■ Belge bölümü
>>>>

Tsunami, genellikle depremler, volkanik patlamalar ve diğer su altı olayları (insan yapımı patlamalar, su altı heyelanları, buzul parçalanmaları, meteorit çarpması gibi) sonucunda meydana gelen, okyanus, deniz ve büyük göllerde oluşabilen, olağanüstü yükseklik ve uzunluktaki dalgaların adıdır. Tsunamiyi tetikleyen en yaygın nedenler arasında depremler yer alsa da, su yüzeyindeki olaylar da tsunamileri tetikleyebilir.

<<<<

Adlandırılmış bölgelere ait görsel girdileri:
>>>>

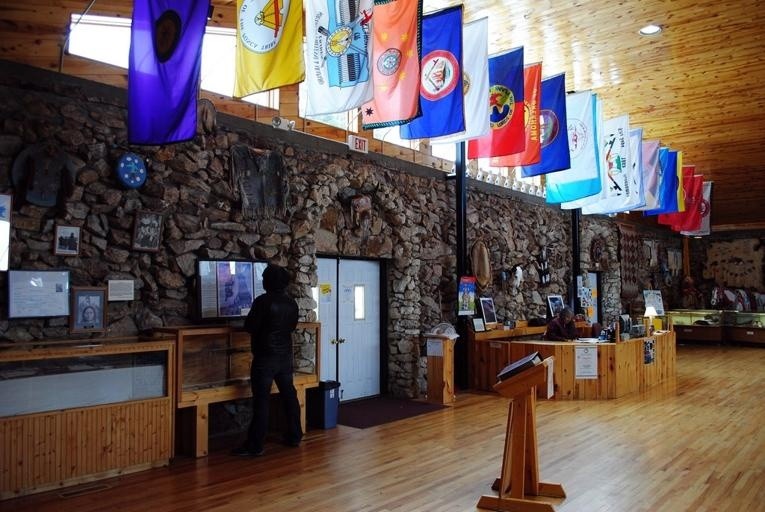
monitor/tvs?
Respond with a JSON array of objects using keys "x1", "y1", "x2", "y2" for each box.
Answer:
[
  {"x1": 496, "y1": 351, "x2": 543, "y2": 382},
  {"x1": 610, "y1": 313, "x2": 630, "y2": 343},
  {"x1": 193, "y1": 256, "x2": 272, "y2": 326},
  {"x1": 545, "y1": 294, "x2": 565, "y2": 319}
]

<<<<

■ Görev yönergeleri
A. Tsunami metnine göre tsunamiyi tetikleyen en yaygın nedenler arasında ne yer alır?
B. Tsunami metnini kaldığı yerden sürdürün.
Satırların bu alıştırmada hiçbir rolü yoktur.

■ Alıştırma yanıtları
A. Depremler.

B.
Evrim Ağacı’ndan Çağrı Mert Bakırcı’nın haberine göre, tsunamileri, rüzgarlar veya gelgitlerin neden olduğu, daha tanıdık olan yüzey dalgalarından ayıran en önemli fark, tsunamilere özgü iki dalga tepesi arasındaki mesafenin (dalgaboyu) oldukça büyük olmasıdır. Yüzey dalgaları genellikle daha kısa mesafelerde hareket ederken, tsunamilerde bu mesafe yüzlerce kilometreye kadar çıkabilir. Bu durum, tsunami öncesinde kıyı sularının geri çekilmesine yol açar. Aşağıdaki görseldeki kırmızı parçacıklar takip edilerek bu durum net bir şekilde gözlemlenebilir:
Dalga önündeki su ritmik olarak geri çekiliyor. Bu işaret, çok kısa bir süre içinde kıyıya tsunami vuracağının en önemli belirtisidir. (Wikipedia)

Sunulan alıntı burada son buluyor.